When dealing with a large number of trials and a small probability of success, the Poisson approximation is a handy tool to estimate binomial probabilities. In the context of our exercise, the Poisson approximation makes sense since we have 50 trials, although the success probability (0.5) is not small, which is a slight deviation from the ideal use case. Here's how it works:

• You calculate the parameter \(\lambda\) as the product of the number of trials \(n\) and the probability \(p\). For this exercise, \(\lambda = np = 50 \times 0.5 = 25\).
• Using the Poisson probability mass function, you estimate the probability: \[ P(X = k) = \frac{e^{-\lambda} \lambda^k}{k!}\]
• Substitute \(k = 25\) to find: \[ P(X = 25) \approx \frac{e^{-25} 25^{25}}{25!} \approx 0.0795892 \]

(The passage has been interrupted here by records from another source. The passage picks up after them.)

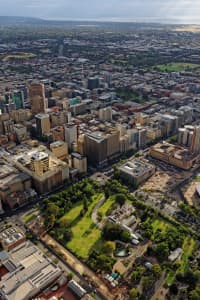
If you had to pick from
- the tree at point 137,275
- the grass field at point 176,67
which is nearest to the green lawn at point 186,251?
the tree at point 137,275

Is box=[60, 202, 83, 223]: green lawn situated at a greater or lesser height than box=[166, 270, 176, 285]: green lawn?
greater

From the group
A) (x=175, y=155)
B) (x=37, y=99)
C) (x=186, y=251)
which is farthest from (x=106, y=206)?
(x=37, y=99)

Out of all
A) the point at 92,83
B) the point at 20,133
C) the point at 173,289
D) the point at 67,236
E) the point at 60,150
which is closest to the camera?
the point at 173,289

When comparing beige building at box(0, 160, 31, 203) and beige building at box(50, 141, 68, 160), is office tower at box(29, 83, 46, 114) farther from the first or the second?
beige building at box(0, 160, 31, 203)

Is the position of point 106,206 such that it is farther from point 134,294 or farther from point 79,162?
point 134,294

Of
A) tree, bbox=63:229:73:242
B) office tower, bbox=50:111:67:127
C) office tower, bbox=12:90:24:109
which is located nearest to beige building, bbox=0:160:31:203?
tree, bbox=63:229:73:242

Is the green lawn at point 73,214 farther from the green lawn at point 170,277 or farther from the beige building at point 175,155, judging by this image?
the beige building at point 175,155

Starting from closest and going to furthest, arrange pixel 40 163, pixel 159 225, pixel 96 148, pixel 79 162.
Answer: pixel 159 225
pixel 40 163
pixel 79 162
pixel 96 148
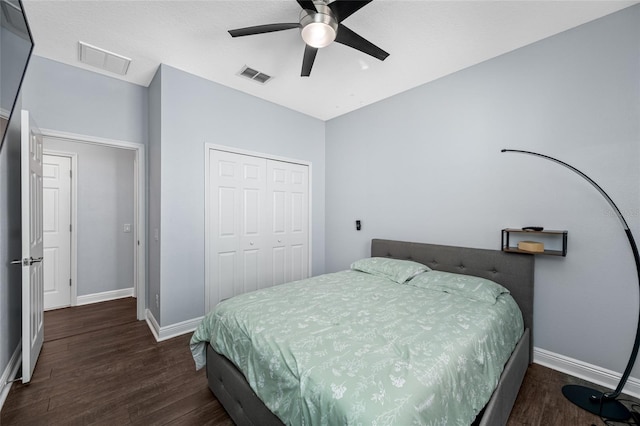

Remember, the Poisson approximation suits better when \(p\) is small and \(n\) is large, aiming to simplify calculations significantly by avoiding cumbersome computations of binomial coefficients.

Normal approximation is used for approximating binomial distributions when the number of trials \(n\) is large. It's based on the Central Limit Theorem, which essentially tells us that as the sample size increases, the binomial distribution approaches a normal distribution. Here's why it's useful:

• For large \(n\), calculating exact probabilities using the binomial formula becomes complex, so we pick normal approximation as a more effortless approach.
• You first identify the parameters of the normal distribution: the mean \(\mu = np\) and the variance \(\sigma^2 = np(1-p)\). In our problem, \(\mu = 25\) and \(\sigma^2 = 12.5\).
• The next step is to convert the specific problem into the standard normal variable \(Z\) using these parameters.

Due to the approximative nature, this approach is ideal for scenarios where neither \(p\) is too high nor too low, and becomes particularly effective after applying a continuity correction, which we'll discuss next.

To get better accuracy when using normal approximation for discrete distributions, we apply the continuity correction. This is particularly crucial because the normal distribution is continuous, while the binomial distribution is discrete.Consider the continuity correction as a fine-tuning step to bridge the small gap between the discrete and continuous nature:

• It involves adjusting the values of \(X\) by \(0.5\) since the binomial distribution is about exact counts.
• For the problem \(P(S_n = 25)\), you actually compute it as \(P(24.5 < X < 25.5)\) in the continuous realm.
• Convert these bounds into \(Z\)-scores: \[ Z_1 = \frac{24.5 - 25}{\sqrt{12.5}} \approx -0.14 \] \[ Z_2 = \frac{25.5 - 25}{\sqrt{12.5}} \approx 0.14 \]
• Check standard normal distribution tables or use software to find \[P(-0.14 < Z < 0.14) \approx 0.1115\]

This continuity adjustment helps in approximating binomial probabilities more accurately with the normal distribution model, improving the reliability of the results.